Glenn Young – Choosing to Serve

Glenn Young   IBO since 1976 | Emerald

On a mission in Vietnam more than 40 years ago, pilot Glenn Young’s B-52 was assigned lead position among three aircraft. When his plane malfunctioned, Glenn was reassigned to position three … a move he’s never forgotten. In the ensuing enemy attack, Glenn’s was the only plane to return to base.

“It was then that I knew I was being saved for a higher purpose,” says Glenn.

And he was there by choice. When others were trying to figure out how to avoid the Vietnam draft in 1964, Glenn had voluntarily enlisted. He joined the Strategic Air Command (SAC), a special force within the U.S. Air Force charged with protecting the country against possible retaliatory attacks. Many of Glenn’s missions involved flying 24 hours straight, refueling in air.

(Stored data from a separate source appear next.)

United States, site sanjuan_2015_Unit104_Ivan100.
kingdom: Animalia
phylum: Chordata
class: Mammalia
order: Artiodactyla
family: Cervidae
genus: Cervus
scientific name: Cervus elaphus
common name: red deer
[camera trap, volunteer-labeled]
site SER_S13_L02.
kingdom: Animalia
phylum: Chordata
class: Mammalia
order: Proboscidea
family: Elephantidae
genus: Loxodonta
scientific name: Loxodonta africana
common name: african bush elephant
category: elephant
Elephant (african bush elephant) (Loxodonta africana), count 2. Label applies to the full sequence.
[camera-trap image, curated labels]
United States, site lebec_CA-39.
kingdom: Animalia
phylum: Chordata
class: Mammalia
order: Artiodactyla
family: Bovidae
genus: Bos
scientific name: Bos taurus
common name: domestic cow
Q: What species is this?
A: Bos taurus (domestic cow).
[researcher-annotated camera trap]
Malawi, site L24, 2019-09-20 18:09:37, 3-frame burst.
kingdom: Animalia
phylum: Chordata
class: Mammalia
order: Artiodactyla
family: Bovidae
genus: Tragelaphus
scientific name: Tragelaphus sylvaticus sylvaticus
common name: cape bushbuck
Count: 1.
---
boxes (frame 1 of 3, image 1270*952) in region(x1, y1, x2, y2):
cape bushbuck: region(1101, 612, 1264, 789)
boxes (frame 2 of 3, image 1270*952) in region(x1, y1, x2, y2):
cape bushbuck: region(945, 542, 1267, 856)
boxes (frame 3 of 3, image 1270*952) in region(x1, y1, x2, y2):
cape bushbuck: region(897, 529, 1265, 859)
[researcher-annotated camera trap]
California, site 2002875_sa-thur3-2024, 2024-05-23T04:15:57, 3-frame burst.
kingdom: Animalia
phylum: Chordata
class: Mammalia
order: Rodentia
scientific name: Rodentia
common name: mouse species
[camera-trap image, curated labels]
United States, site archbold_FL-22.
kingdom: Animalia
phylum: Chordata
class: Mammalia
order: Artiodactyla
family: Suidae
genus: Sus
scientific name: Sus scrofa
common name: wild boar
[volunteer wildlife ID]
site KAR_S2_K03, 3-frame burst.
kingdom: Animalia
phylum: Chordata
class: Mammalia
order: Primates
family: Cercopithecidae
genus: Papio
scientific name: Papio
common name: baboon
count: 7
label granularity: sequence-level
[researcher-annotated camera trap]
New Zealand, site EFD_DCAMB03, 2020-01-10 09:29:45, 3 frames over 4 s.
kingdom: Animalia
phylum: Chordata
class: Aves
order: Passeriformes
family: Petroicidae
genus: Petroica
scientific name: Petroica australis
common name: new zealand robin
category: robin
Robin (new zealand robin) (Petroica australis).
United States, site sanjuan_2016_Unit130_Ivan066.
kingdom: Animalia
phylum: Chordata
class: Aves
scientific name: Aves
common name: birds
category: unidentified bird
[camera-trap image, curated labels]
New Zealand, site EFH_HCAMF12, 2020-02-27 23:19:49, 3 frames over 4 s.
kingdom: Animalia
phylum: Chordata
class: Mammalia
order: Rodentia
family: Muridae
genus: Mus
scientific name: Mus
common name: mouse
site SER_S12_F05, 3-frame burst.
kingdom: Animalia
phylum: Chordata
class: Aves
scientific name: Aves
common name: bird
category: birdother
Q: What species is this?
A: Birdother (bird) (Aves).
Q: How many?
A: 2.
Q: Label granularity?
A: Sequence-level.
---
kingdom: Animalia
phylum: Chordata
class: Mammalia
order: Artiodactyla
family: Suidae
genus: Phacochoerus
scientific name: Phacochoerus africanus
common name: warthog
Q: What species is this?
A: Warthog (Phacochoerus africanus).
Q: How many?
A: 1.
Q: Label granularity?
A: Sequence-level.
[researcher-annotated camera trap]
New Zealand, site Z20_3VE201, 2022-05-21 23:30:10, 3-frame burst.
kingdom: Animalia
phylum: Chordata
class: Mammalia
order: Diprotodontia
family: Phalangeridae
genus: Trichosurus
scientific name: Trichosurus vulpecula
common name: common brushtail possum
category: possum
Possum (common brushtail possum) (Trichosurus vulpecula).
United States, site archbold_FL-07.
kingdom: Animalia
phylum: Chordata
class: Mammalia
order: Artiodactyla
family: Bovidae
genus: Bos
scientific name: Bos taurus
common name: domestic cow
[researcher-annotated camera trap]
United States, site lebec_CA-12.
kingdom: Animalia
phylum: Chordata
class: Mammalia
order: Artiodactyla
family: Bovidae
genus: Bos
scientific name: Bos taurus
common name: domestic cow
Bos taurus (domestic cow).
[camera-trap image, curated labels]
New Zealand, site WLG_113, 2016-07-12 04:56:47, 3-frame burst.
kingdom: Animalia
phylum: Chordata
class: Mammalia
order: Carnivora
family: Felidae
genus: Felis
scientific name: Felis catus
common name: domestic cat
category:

Honorably discharged in 1968, Glenn hit the books. He completed his undergraduate degree at the University of Maryland amid violent anti-war protests, and learned to keep quiet about his veteran status. On the way to his Ph.D., Glenn learned about Amway.

“Amway was a company that embraced veterans, placed a high value on freedom, and encouraged free enterprise,” says Glenn.

In Glenn’s experience, the company has also been a family affair. Glenn and wife Lynda have been Amway Independent Business Owners for 30 years. Their children, Russell and Pamela, are also in the business, and their first grandchild is on the way.

Glenn has never forgotten the price of the freedom he enjoys, and remains a stalwart supporter of U.S. troops. “One of the most moving experiences of my life was attending my father-in-law’s funeral in Arlington Cemetery,” he says. “When you look around there, you know where the true heroes are.”

 Dream Car, Dream Girl

While overseas, Glenn dreamed of owning a hot car. When he returned, he did just that, buying a yellow 1966 Corvette. “I loaned the car to a buddy one day, and he brought it back along with the most beautiful girl I’d ever seen,” he says. Glenn eventually swapped the ’66 Vette for a ’65, but he kept the girl. Thirty-six years later, he says his wife “is still the most beautiful thing I’ve ever seen.”